Since the Taliban seized Kabul on August 15, the militants have faced resistance from the National Resistance Front of Afghanistan, which groups opposition forces loyal to local leader Ahmad Masud, who said on Facebook that Panjshir "continues to stand strongly."

The continued fighting has prompted warnings about the possibility of civil war.


Although both sides have held some meetings to resolve the issue peacefully, the talks failed to bear any fruit.

"I think there's at least a very good probability of a broader civil war," said Milley, in a bleak assessment.

“I don't know if the Taliban is going to be able to consolidate power and establish governance," Milley said, speaking at Ramstein Air Base in Germany.

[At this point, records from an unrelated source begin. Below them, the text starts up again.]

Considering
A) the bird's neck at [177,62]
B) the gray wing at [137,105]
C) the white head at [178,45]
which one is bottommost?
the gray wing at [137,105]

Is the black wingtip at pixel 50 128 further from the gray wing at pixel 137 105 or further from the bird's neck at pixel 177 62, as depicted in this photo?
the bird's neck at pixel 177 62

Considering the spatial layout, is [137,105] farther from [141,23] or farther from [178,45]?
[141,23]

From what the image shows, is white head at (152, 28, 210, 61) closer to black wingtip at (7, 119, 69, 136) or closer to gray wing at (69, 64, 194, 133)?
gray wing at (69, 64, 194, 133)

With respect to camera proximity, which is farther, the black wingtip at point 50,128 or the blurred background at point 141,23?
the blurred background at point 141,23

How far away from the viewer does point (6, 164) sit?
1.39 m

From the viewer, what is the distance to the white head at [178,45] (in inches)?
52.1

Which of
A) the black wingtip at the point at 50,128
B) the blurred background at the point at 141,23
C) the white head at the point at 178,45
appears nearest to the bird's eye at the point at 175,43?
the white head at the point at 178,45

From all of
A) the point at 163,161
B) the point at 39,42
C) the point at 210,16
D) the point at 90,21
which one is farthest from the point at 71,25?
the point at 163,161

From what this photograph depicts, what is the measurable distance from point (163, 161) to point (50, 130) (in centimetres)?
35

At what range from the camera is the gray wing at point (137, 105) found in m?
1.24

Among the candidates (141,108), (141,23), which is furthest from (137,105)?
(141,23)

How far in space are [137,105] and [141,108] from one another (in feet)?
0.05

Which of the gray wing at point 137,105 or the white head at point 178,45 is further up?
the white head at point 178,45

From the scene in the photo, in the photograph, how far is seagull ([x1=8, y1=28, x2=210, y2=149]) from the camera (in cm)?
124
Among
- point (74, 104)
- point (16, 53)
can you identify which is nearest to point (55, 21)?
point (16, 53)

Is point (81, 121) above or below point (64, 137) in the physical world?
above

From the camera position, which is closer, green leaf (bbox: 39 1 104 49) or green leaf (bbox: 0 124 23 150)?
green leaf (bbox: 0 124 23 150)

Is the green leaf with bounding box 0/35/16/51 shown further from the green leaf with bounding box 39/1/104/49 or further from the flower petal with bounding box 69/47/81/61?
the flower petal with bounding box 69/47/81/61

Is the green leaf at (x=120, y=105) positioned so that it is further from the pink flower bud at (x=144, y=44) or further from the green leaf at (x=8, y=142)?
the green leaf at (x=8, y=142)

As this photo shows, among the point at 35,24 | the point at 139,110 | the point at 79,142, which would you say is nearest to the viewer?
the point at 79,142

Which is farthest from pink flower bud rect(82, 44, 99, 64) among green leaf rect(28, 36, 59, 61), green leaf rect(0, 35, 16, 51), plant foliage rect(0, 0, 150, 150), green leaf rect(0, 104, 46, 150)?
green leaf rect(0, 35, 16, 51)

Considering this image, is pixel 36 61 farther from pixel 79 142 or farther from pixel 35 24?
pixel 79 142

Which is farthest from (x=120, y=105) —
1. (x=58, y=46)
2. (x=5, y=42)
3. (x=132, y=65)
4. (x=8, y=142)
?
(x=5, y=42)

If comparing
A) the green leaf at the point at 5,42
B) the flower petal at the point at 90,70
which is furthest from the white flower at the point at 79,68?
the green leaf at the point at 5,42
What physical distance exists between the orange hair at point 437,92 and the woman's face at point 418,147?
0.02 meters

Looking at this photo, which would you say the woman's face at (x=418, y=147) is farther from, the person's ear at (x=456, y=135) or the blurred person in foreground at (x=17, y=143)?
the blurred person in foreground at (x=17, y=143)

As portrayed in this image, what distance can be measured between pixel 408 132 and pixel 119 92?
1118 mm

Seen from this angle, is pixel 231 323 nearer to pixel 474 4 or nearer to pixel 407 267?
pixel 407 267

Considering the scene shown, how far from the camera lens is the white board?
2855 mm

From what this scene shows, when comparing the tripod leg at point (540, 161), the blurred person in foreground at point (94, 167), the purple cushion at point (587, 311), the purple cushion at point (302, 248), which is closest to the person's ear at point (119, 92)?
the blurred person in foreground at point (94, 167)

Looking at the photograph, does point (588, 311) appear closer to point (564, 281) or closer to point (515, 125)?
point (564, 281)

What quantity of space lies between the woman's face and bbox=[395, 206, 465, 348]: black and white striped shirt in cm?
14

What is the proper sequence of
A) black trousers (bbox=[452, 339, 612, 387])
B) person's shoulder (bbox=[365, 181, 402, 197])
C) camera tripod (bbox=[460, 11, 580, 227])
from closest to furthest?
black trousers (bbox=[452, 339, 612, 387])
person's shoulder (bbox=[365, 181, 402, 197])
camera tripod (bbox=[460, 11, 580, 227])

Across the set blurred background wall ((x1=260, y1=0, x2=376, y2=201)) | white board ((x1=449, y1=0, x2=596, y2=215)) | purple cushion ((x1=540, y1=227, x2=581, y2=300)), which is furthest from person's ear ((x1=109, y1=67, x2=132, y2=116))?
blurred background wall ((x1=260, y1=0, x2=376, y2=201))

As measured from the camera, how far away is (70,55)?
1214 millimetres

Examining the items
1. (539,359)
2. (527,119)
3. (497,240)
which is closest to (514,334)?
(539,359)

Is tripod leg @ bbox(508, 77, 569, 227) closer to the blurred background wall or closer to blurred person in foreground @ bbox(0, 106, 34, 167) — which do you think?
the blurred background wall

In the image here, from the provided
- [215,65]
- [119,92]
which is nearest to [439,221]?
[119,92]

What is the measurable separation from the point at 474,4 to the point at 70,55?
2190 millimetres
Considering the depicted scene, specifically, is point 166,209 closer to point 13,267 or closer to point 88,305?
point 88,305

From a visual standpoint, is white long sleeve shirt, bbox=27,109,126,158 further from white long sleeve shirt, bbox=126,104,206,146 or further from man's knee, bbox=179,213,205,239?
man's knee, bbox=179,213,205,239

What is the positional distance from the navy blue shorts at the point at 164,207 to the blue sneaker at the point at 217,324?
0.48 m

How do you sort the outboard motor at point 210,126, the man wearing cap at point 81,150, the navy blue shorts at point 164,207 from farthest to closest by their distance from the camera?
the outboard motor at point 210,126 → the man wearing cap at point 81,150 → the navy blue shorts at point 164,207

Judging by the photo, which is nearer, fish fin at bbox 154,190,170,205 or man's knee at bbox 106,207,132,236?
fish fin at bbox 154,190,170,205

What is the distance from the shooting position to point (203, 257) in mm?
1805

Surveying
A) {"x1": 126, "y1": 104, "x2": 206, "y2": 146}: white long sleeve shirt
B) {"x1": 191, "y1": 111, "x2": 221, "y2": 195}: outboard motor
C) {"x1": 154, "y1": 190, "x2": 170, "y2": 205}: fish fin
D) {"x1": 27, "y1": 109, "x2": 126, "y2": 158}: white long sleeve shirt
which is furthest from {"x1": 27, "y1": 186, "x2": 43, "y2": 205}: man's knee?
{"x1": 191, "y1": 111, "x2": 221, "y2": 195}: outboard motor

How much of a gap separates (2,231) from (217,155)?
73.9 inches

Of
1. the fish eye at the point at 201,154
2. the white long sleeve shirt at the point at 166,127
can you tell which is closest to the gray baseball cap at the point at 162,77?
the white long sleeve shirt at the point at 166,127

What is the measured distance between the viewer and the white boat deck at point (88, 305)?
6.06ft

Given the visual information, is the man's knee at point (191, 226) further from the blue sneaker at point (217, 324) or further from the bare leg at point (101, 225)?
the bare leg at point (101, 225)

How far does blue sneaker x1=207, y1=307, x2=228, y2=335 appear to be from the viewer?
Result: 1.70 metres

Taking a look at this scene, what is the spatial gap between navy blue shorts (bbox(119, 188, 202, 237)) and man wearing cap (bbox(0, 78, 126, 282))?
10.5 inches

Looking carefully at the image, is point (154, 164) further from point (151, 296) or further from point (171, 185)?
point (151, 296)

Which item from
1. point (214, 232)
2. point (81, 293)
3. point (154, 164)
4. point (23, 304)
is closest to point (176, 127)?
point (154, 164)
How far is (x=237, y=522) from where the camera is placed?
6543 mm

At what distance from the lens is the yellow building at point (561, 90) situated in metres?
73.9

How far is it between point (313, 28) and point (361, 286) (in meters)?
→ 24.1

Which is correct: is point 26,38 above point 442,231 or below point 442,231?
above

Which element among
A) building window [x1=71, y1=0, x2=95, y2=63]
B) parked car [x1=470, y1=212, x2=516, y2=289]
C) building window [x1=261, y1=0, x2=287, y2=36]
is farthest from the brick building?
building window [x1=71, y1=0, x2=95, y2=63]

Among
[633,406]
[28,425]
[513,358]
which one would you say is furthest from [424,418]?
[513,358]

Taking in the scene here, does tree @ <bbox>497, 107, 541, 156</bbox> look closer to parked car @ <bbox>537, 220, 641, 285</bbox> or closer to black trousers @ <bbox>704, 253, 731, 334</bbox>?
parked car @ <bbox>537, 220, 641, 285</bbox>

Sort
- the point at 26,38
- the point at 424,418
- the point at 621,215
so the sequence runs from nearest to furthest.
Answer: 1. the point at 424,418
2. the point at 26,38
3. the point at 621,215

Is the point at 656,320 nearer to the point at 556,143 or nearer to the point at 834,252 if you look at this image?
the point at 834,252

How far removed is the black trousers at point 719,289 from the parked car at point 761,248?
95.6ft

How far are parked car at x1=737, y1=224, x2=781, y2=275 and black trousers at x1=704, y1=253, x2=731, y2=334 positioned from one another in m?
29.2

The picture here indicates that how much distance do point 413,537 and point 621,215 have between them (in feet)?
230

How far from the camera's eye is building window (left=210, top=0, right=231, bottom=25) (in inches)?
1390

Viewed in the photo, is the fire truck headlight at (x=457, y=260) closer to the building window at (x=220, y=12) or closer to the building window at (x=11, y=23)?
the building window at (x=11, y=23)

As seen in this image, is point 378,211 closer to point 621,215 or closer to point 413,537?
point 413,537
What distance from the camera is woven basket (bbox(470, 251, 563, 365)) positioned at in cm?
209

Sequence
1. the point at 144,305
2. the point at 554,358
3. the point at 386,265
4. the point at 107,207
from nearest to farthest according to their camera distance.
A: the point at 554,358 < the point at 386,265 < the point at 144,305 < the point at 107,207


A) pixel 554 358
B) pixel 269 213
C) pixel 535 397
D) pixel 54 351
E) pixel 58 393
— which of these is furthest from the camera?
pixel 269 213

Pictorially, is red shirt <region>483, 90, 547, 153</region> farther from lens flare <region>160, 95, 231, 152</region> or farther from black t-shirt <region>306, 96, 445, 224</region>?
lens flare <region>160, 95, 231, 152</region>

Milley said if it cannot do that, it will "in turn lead to a reconstitution of Al-Qaeda or a growth of [Islamic State] or other myriad of terrorist groups" over the next three years, referring to Islamic State-Khorasan (IS-K) militants in Afghanistan.

Meanwhile, Atta Mohammad Noor, the head of the Jamiat-e Islami party that has ties to the National Resistance Front of Afghanistan, warned that the continuation of the Taliban’s attack on Panjshir will lead to another war in the country.

“If the leaders’ request for a political agreement does not bear any results, the expansion of the resistance front is one of the other options that we will concentrate on,” Noor said on September 4, according to TOLOnews.